Two NASA astronauts, Christina Koch and Jessica Meir, have embarked on the first all-female space walk in an historic first.
The duo floated feet-first out of the International Space Station’s Quest airlock on Friday lunchtime (BST), for a five-and-a-half-hour mission, which will see them replace a failing power controller.
The power glitch is a repeat of an issue that occurred in April after a battery-pack swap, said NASA officials. The failed battery charge/discharge unit (BCDU) will come back to Earth in a few months time aboard a SpaceX Dragon cargo capsule, so that engineers can inspect the hardware to try to figure out what happened, the space agency added.
To date, a total of 227 astronauts and cosmonauts have completed a spacewalk, but only 15 of them have been women (14 of them have been American), the first being Soviet cosmonaut Svetlana Savitskaya on the 25 July 1984. All spacewalks involving a female astronaut have done so alongside a male crew-mate. Some would say then, that the first all female spacewalk is therefore long overdue.
The spacewalk, officially known as an extra-vehicular activity (EVA), should have taken place back in March, but was controversially postponed because there were not enough medium-sized space suits on the ISS to fit both women. Since then, the agency has addressed the issue by sending up a second medium spacesuit in October.

^^^^^^^^

- _PROBLEM 1_
Could you reproduce the part of the spacewalk article starting at "The duo floated" and ending at "space agency added."?

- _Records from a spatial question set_

^^^^^^^^

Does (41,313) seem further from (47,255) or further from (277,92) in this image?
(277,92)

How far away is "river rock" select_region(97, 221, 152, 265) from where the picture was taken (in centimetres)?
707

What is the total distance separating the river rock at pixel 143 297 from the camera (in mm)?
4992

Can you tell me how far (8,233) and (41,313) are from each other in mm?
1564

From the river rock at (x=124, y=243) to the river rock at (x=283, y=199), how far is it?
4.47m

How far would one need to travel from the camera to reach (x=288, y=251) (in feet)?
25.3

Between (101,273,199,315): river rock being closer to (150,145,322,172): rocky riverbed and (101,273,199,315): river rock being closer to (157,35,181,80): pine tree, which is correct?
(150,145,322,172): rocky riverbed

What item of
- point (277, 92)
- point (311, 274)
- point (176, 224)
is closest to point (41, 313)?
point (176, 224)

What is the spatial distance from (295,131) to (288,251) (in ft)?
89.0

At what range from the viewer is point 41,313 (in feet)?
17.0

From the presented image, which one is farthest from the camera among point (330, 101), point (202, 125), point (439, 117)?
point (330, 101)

^^^^^^^^

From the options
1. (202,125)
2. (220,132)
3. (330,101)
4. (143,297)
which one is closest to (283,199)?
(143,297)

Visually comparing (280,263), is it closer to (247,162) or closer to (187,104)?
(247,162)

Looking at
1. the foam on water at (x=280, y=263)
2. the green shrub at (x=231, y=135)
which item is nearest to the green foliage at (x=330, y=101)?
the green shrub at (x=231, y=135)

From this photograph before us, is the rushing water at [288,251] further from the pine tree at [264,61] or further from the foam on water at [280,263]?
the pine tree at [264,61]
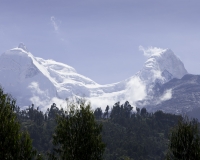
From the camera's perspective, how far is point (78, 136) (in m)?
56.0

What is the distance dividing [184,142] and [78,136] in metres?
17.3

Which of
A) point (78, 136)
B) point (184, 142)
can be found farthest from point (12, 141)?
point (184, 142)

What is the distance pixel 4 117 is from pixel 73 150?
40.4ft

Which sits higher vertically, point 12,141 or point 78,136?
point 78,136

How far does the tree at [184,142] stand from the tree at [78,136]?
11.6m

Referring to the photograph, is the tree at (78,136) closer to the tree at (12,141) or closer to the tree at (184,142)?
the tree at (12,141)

^^^^^^^^

- _PROBLEM 2_
Which lines of the records contain the word "foam"? Select each one and copy it out.

- _WORKED ANSWER 1_
The duo floated feet-first out of the International Space Station’s Quest airlock on Friday lunchtime (BST), for a five-and-a-half-hour mission, which will see them replace a failing power controller.
The power glitch is a repeat of an issue that occurred in April after a battery-pack swap, said NASA officials. The failed battery charge/discharge unit (BCDU) will come back to Earth in a few months time aboard a SpaceX Dragon cargo capsule, so that engineers can inspect the hardware to try to figure out what happened, the space agency added.

- _WORKED ANSWER 2_
1. the foam on water at (x=280, y=263)
From this photograph before us, is the rushing water at [288,251] further from the pine tree at [264,61] or further from the foam on water at [280,263]?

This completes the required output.